• **What the task requires**
What you return should be the line containing "kingdom: Animalia" and each line after it to the end of the records, copied exactly.

*** Data for this task Section Begins ***

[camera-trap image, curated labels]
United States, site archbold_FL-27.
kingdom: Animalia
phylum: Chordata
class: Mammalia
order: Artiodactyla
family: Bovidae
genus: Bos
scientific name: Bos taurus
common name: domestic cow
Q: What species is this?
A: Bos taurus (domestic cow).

*** Data for this task Section Ends ***

• **Output below**
kingdom: Animalia
phylum: Chordata
class: Mammalia
order: Artiodactyla
family: Bovidae
genus: Bos
scientific name: Bos taurus
common name: domestic cow
Q: What species is this?
A: Bos taurus (domestic cow).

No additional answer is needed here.